- Text
Well, here we are.
After a long, 82-game season full of twists and turns, we’ve arrived at the start of a playoff journey. Conventional wisdom said that the Toronto Raptors would be the first-round opponent entering Sunday, but the Orlando Magic somehow lost to the Celtics’ C-team, so here we are. Whatever way you feel about that doesn’t matter now.
It’s the No. 3 seed New York Knicks (53-29) and the No. 6 seed Atlanta Hawks (46-36), reviving a five-year-old rivalry whose main combatants are no longer
in town. The fanbases sure as hell still remember, and you’ll be reminded of 2021 pretty much every single game, so we had to mention it.
P&T will have plenty of coverage as we lead up to Saturday’s series-opener at the World’s Most Famous Arena, but use this as a starting point. Here’s everything you need to know about this matchup.
Season Recap
You know how the Knicks’ season has gone. After all, you’re reading this on a Knicks site, but just to sum it up.
After firing Tom Thibodeau, engaging in a long coaching search, and keying in on Mike Brown, the Knicks mostly ran back the same team, albeit with new faces Jordan Clarkson and Guerschon Yabusele, while drafting Mo Diawara. It was supposed to be a deeper, offensive powerhouse, and, for the most part, it was. The Knicks started 23-9 and even got some hardware along the way, beating the Spurs in the NBA Cup Final in December. Everything was coming up New York as 2025 turned into 2026.
And then everything fell apart. Starting with a New Year’s Eve collapse in San Antonio, the Knicks lost nine of their next 11 games, capped off by a terrible effort on Martin Luther King Jr. Day at MSG against the tanking Mavs. The sky was falling, we had podcasters saying he couldn’t wait to blow up this core, we had loud calls for Mike Brown’s job, the defense was abhorrently bad, and the season was in a tailspin.
Then, they mollywhopped the Nets by 54 and everything calmed down. After going from 23-9 to 25-18, the Knicks won 28 of their final 39 games, powered by the NBA’s second-best defense over the final 2.5 months of the season. They swapped the disappointing Yabusele for Jose Alvarado, who may not be in the rotation, but was an upgrade. Unlike last year, they haven’t looked overmatched against the top dogs (well, except Detroit), and they look poised to make a run.
The Hawks had a surreal season to watch from afar. Entering the season with real expectations of the playoffs after pairing Trae Young and a great collection of wings with former All-Star big man Kristaps Porzingis. The season then started disastrously. The team was playing better when Young was sidelined, Porzingis was still battling his mysterious illness, and the Hawks were struggling to stay in the play-in.

- Requirements
1 > In the Knicks–Hawks playoff preview, which team did the Knicks beat in the NBA Cup Final?
2 > Write the next part of the Knicks–Hawks playoff preview, starting right after its last sentence.

- Supplied entries

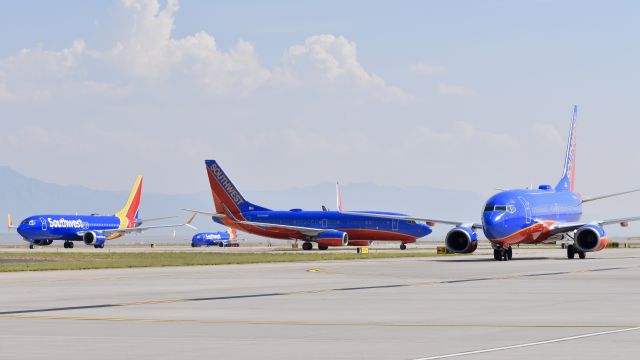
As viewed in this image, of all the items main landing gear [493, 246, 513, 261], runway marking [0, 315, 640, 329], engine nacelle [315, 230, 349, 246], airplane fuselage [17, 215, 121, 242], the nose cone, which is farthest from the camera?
airplane fuselage [17, 215, 121, 242]

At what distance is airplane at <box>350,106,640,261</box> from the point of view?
233 feet

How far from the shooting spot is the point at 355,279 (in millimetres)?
47438

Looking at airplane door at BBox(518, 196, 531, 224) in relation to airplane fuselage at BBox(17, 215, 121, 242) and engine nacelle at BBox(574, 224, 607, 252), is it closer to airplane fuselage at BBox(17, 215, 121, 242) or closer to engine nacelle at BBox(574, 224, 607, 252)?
engine nacelle at BBox(574, 224, 607, 252)

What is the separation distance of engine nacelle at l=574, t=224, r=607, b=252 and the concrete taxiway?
23456 mm

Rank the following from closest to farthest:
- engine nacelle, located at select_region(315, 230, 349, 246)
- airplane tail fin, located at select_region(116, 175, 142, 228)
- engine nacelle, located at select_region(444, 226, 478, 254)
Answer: engine nacelle, located at select_region(444, 226, 478, 254), engine nacelle, located at select_region(315, 230, 349, 246), airplane tail fin, located at select_region(116, 175, 142, 228)

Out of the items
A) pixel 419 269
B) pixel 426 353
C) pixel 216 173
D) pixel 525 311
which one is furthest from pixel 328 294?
pixel 216 173

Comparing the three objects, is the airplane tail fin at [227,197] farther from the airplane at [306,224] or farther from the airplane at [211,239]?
the airplane at [211,239]

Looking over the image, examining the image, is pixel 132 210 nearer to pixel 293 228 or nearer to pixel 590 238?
pixel 293 228

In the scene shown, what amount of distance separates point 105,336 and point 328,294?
1492 cm

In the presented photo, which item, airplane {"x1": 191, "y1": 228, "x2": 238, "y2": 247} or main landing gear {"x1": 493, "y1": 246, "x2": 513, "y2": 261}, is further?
airplane {"x1": 191, "y1": 228, "x2": 238, "y2": 247}

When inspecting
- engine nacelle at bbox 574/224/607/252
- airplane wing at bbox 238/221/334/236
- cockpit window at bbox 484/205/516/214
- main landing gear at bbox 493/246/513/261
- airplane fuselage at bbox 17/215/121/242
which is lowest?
main landing gear at bbox 493/246/513/261

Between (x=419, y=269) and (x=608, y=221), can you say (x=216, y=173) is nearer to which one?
(x=608, y=221)

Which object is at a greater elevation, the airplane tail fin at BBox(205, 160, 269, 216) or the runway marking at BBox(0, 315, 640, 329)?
the airplane tail fin at BBox(205, 160, 269, 216)

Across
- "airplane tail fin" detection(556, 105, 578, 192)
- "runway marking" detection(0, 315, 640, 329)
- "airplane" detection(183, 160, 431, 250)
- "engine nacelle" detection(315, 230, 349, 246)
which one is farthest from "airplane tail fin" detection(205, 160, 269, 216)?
"runway marking" detection(0, 315, 640, 329)
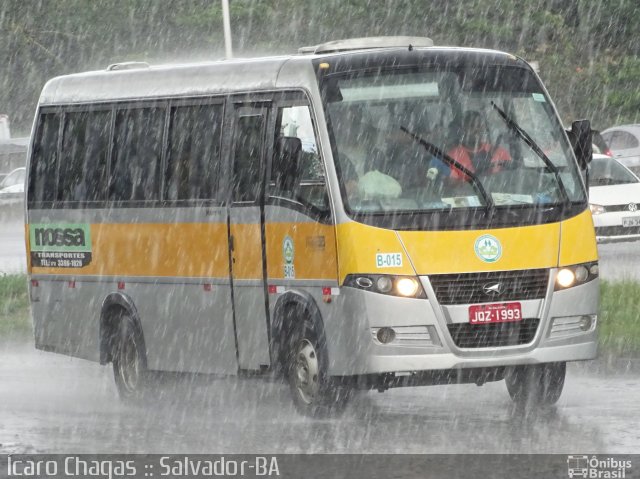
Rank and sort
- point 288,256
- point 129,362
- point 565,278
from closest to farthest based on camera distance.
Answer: point 565,278 < point 288,256 < point 129,362

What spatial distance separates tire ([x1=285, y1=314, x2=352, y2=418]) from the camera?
1193cm

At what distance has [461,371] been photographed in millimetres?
11727

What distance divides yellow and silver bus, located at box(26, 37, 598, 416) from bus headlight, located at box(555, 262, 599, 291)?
0.5 inches

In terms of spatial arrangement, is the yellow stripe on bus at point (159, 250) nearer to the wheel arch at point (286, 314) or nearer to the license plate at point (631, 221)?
the wheel arch at point (286, 314)

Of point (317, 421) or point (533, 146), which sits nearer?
point (317, 421)

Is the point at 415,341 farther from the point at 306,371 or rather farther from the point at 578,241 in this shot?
the point at 578,241

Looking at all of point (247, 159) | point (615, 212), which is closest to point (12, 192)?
point (615, 212)

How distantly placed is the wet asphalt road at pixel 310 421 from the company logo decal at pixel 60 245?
3.54 ft

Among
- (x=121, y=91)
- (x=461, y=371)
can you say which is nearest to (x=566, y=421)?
(x=461, y=371)

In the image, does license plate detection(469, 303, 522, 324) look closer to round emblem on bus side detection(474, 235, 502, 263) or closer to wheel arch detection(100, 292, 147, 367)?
round emblem on bus side detection(474, 235, 502, 263)

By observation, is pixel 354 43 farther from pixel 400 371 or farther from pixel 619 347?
pixel 619 347

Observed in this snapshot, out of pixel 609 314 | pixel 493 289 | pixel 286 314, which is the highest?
pixel 493 289

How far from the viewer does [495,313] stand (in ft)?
38.1

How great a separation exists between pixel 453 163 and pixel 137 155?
139 inches
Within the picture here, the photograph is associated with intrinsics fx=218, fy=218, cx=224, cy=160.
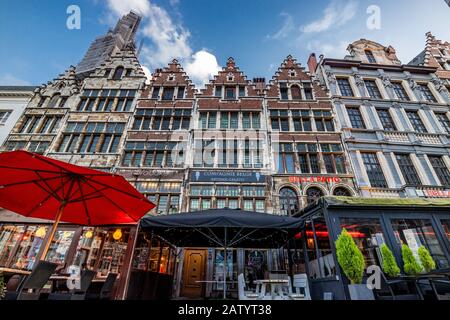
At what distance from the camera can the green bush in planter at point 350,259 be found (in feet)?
16.7

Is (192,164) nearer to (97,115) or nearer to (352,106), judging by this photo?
(97,115)

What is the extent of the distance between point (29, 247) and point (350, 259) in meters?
11.2

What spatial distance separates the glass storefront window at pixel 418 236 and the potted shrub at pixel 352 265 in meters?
2.01

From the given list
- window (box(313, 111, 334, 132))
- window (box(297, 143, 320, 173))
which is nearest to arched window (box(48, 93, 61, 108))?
window (box(297, 143, 320, 173))

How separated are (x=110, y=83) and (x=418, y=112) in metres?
21.7

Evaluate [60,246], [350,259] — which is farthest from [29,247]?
[350,259]

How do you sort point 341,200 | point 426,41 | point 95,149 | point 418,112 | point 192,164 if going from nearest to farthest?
1. point 341,200
2. point 192,164
3. point 95,149
4. point 418,112
5. point 426,41

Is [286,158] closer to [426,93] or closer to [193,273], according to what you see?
[193,273]

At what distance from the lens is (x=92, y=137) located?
1394cm

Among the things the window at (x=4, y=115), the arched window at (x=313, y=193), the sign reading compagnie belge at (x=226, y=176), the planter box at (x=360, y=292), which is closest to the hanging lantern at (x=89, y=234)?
the sign reading compagnie belge at (x=226, y=176)

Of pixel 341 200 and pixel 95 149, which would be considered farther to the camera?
pixel 95 149

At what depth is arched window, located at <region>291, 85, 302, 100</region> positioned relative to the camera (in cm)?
1543

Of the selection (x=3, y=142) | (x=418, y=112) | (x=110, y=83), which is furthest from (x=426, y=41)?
(x=3, y=142)

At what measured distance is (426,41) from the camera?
62.0 feet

- Answers to the exercise
1 > The Spurs.

2 >
Then reports started to surface that both Young and the Hawks wanted to move on. A complicated contract situation made the former All-Star grow estranged from the team he had emerged under, and it came to a head with a January trade to the Wizards. With Porzingis later traded for Jonathan Kuminga, the Hawks appeared to be content with a play-in berth and regrouping next year with a juicy draft pick from that boneheaded Pelicans trade.
But sometimes, that’s not how sports work. After falling to 27-31 to end February, the Hawks hit a lighter part of their schedule and tore through it. They won 18 of their next 20 games, outlasting the brief win streaks of Orlando and Miami to surpass them and make the playoffs. Nickeil Alexander-Walker was blossoming into a star and was no longer in his cousin’s shadow, Jalen Johnson is likely heading for an All-NBA selection, and the role players were all contributing. They met the expectations they had in October, but did it with an entirely different team.
Regular Season Series
12/27/2025: Knicks win 128-125
1/2/2026: Hawks win 111-99
4/6/2026: Knicks win 108-105
The season series alone encompasses just how different the Hawks are from where they were a few months ago. The first matchup saw the final installment of the Trae Young/Knicks rivalry end in a whimper, as the flamboyant point guard had just nine points and 10 assists on 2-for-9 shooting and six turnovers in 31 minutes, while being -13 in a three-point loss.
Powered by Karl-Anthony Towns and Jalen Brunson combining for an efficient 70 points (and Towns shooting a season-high 18 free throws), the Knicks led by as much as 18 before a ferocious Hawks comeback gave them the lead with two minutes left. Kevin McCullar Jr. even had a standout performance with Josh Hart injured!
Of course, Captain Clutch took over and put the Knicks back in front, despite the Hawks’ offense tearing through a then-terrible Knicks defense. With a one-point lead and 10 seconds to go, OG Anunoby picked off a pass from Young (his final installment of this rivalry) and made two free throws. Alexander-Walker bricked his chance to send it to overtime.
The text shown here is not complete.